= Task requirements =
Below are the records. Restate word for word every line from the one that contains "Is the orange" through the final line, both included.

....

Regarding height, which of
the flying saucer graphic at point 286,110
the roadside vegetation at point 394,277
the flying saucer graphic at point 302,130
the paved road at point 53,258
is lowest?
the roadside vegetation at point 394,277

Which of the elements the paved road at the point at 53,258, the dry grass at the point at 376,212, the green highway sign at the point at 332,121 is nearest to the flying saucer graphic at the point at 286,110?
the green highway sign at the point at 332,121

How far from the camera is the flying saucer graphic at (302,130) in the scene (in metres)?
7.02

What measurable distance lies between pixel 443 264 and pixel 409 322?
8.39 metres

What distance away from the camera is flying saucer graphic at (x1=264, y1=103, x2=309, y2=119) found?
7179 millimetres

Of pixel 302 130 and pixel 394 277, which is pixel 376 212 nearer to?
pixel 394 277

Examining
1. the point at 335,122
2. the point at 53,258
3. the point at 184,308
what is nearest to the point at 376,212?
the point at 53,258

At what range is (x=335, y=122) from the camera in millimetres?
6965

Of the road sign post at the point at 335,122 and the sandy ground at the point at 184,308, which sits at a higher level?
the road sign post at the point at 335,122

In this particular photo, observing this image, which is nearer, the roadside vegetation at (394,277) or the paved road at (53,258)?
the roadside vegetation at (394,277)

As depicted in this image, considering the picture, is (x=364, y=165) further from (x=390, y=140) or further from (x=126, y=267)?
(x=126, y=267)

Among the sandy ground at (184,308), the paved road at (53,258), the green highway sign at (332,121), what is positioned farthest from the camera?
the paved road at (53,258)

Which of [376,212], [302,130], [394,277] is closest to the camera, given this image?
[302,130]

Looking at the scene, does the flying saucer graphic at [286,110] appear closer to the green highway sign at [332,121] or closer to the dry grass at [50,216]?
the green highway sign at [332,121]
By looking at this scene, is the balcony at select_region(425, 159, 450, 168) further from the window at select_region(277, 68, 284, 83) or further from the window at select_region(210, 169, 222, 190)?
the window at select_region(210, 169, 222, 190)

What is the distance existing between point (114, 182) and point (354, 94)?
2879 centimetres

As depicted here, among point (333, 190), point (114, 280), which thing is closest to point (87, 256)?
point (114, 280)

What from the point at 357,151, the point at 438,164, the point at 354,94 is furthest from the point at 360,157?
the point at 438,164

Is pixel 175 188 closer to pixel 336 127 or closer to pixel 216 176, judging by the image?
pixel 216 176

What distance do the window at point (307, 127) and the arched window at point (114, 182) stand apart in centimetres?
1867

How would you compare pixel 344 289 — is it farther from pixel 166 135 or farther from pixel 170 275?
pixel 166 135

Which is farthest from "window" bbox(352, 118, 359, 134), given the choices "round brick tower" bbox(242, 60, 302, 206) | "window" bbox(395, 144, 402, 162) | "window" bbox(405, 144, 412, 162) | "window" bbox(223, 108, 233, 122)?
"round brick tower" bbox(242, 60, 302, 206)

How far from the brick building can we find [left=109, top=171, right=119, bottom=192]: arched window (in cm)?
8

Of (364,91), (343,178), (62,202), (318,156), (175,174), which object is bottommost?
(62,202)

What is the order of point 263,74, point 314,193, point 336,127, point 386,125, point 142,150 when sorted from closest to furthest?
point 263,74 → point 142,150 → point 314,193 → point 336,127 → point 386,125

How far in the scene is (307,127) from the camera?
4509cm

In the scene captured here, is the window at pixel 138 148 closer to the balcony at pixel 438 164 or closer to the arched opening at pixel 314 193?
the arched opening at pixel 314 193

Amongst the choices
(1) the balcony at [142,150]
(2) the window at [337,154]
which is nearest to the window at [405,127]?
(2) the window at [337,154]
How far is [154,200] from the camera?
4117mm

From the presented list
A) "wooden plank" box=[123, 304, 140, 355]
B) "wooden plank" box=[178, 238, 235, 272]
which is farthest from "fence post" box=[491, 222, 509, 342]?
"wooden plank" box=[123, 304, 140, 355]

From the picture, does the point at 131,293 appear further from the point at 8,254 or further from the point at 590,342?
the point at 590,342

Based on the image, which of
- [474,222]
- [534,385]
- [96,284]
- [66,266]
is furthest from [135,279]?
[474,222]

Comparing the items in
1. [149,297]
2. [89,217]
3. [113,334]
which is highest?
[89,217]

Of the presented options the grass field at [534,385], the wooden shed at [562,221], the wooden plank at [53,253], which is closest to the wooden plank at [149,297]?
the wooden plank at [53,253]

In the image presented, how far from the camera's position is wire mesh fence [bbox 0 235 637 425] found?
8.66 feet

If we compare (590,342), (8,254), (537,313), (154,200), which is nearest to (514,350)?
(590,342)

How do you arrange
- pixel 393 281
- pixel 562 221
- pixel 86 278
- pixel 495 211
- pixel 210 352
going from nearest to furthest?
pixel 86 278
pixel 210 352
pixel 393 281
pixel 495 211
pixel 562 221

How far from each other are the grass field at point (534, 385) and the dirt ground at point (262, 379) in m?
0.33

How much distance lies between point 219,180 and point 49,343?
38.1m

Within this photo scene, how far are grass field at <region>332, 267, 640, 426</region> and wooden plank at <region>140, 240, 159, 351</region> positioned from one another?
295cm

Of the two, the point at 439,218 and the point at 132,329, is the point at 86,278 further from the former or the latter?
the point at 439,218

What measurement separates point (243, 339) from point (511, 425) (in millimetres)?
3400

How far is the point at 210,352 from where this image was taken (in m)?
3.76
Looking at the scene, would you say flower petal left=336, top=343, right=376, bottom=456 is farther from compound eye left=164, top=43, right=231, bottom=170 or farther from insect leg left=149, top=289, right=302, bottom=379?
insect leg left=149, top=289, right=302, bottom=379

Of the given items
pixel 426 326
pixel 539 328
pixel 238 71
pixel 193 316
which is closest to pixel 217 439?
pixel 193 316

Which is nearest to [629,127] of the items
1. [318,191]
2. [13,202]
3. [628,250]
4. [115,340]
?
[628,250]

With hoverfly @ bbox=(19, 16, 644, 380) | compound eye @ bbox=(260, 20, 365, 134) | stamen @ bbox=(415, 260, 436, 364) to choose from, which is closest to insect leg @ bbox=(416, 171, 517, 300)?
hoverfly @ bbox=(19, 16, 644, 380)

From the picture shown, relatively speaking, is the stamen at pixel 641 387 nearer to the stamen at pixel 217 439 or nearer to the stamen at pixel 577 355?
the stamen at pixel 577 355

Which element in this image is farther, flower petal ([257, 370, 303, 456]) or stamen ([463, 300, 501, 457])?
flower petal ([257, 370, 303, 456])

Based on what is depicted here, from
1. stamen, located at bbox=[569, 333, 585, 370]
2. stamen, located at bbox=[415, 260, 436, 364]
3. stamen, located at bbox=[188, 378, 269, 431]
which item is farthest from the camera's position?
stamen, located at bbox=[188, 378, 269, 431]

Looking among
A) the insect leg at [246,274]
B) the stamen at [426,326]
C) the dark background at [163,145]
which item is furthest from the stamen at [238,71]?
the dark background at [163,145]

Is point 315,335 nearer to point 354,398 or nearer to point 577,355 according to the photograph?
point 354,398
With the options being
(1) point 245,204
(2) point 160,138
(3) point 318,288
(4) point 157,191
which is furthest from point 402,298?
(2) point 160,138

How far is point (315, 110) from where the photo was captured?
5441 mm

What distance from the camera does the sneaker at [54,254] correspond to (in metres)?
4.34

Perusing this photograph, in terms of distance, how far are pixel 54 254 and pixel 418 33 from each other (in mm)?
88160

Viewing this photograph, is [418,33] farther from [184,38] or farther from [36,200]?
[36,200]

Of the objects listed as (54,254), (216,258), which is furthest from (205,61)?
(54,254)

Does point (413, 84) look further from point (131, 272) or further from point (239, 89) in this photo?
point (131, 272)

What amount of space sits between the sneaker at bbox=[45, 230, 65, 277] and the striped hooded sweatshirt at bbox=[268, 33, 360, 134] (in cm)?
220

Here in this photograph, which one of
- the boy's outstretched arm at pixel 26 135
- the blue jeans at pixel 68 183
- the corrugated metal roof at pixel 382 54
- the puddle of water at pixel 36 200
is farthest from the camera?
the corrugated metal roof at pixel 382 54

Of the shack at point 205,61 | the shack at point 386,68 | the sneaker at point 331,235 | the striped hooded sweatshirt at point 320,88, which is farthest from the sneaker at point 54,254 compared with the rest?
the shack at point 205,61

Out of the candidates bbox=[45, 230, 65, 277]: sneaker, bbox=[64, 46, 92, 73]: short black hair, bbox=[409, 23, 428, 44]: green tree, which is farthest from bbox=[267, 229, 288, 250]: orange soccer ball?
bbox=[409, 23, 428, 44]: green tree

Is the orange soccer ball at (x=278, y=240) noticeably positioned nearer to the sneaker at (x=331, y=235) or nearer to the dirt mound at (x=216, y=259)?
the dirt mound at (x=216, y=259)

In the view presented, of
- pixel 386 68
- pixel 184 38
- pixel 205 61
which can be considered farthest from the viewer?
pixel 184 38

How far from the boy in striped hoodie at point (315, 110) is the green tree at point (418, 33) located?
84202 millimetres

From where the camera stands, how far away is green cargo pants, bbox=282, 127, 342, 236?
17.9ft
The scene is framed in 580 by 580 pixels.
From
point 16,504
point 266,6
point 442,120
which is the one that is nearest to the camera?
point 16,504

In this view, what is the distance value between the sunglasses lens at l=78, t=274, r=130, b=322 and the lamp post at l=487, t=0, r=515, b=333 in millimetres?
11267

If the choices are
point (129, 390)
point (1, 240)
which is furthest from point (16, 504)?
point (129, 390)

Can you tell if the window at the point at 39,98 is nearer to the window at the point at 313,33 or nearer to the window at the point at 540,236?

....

= Solution to this task =
Is the orange soccer ball at (x=278, y=240) noticeably positioned nearer to the sneaker at (x=331, y=235) or nearer to the dirt mound at (x=216, y=259)?
the dirt mound at (x=216, y=259)

In the view presented, of
- pixel 386 68
- pixel 184 38
- pixel 205 61
which can be considered farthest from the viewer?
pixel 184 38

How far from the boy in striped hoodie at point (315, 110) is the green tree at point (418, 33) located?
84202 millimetres

From where the camera stands, how far away is green cargo pants, bbox=282, 127, 342, 236?
17.9ft
The scene is framed in 580 by 580 pixels.
From
point 16,504
point 266,6
point 442,120
which is the one that is nearest to the camera?
point 16,504

In this view, what is the distance value between the sunglasses lens at l=78, t=274, r=130, b=322 and the lamp post at l=487, t=0, r=515, b=333 in millimetres?
11267

If the choices are
point (129, 390)
point (1, 240)
which is furthest from point (16, 504)?
point (129, 390)

Can you tell if the window at the point at 39,98 is nearer to the window at the point at 313,33 or nearer to the window at the point at 540,236?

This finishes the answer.